World Bank investment in Bridge International Academies in Kenya via its subsidiary organisation IFC* is to be investigated further by the Compliance Advisor Ombudsman**.
Following complaints to the CAO about Bridge’s operations in the African country, the ombudsman says its initial assessment of the complaints revealed ‘substantial concerns’ about environmental and social outcomes of the IFC’s investment in Bridge. These concerns cover:
1 Allegations of adverse impacts to teachers, parents and students;
2 The environmental and social risk profile of the schools taking into account their ‘number, locations and concerns regarding their construction methods’;
3 The schools’ registration status and whether they meet ‘relevant health and safety requirements.’
The initial assessment ‘does not entail a judgment on the merits of complaints,’ the ombudsman writes. Nevertheless, they were considered sufficiently serious to merit a full appraisal.

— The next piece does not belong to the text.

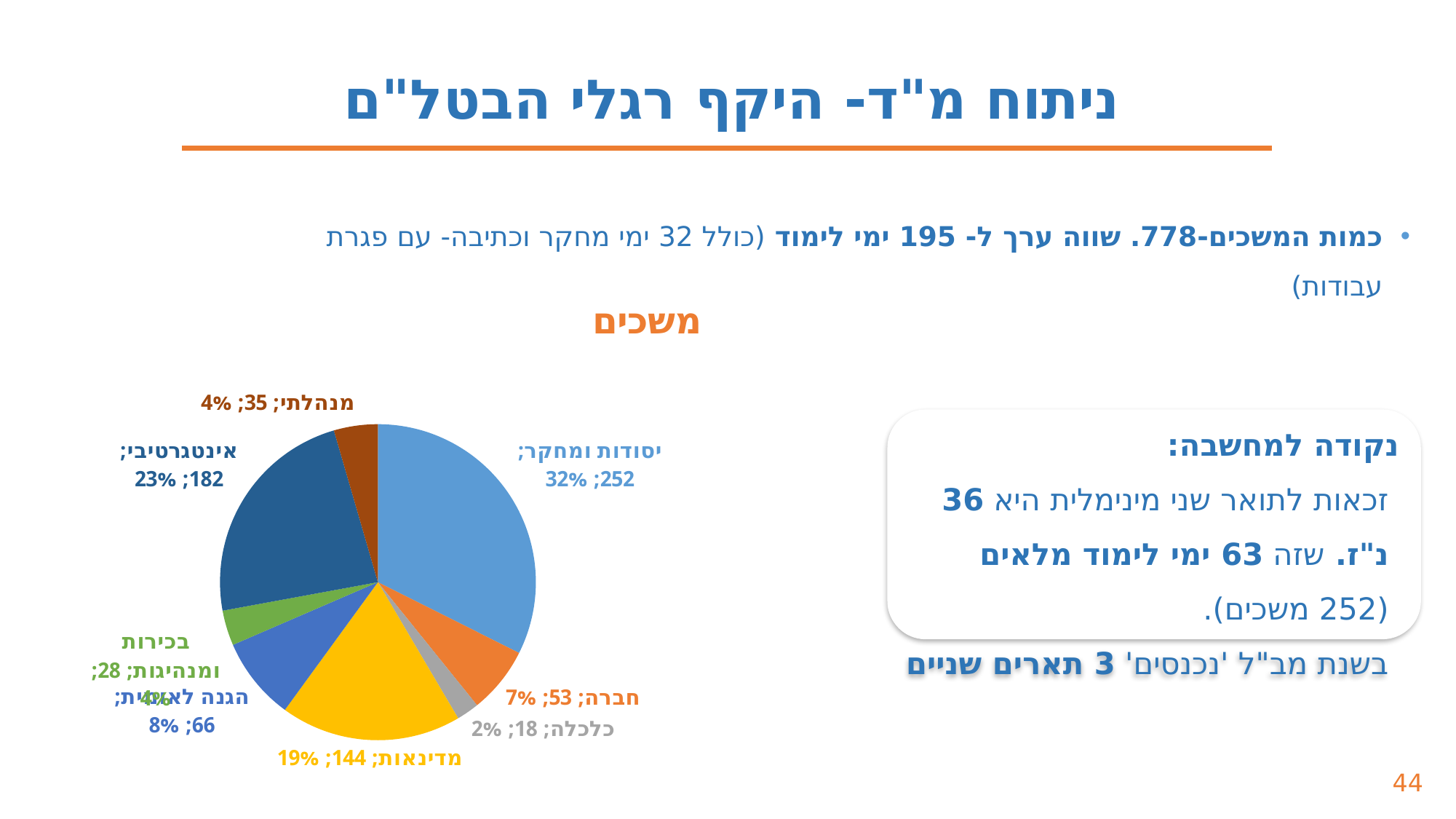
What is the value for "מדינאות" in the pie chart? 144 How many categories are shown in the pie chart? 8 What is the title of the pie chart? משכים Which category has the largest slice in the pie chart? יסודות ומחקר What percentage share does "אינטגרטיבי" have in the pie chart? 23% What is the difference between the values for "אינטגרטיבי" and "מדינאות" in the pie chart? 38 What is the value for "יסודות ומחקר" in the pie chart? 252 What kind of chart is shown under the title "משכים"? pie chart What percentage share does "כלכלה" have in the pie chart? 2% Which is larger in the pie chart: "חברה" or "הגנה לאומית"? הגנה לאומית What is the value for "מנהלתי" in the pie chart? 35 Which category has the smallest slice in the pie chart? כלכלה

This investigation follows complaints about Bridge’s activities in the global south. In 2016, the Ugandan government closed Bridge schools after it found poor hygiene in shoddy buildings and teaching materials which didn’t ‘promote pupil interaction’. In 2017, a cross-party committee of MPs asked the Department for International Development to stop supporting Bridge. This followed a call to investors by 174 global civil society organisation to cease investment in Bridge. At the same time, research into low-cost schools in Liberia including ones run by Bridge found they weren’t cost-effective.
*The International Finance Corporation is a ‘distinct yet complementary organisation’ in the World Bank Group.
**The Compliance Advisor Ombudsman is the independent accountability mechanism for IFC and MIGA, the private sector arms of the World Bank Group. CAO's mission is to address complaints by people affected by IFC and MIGA projects.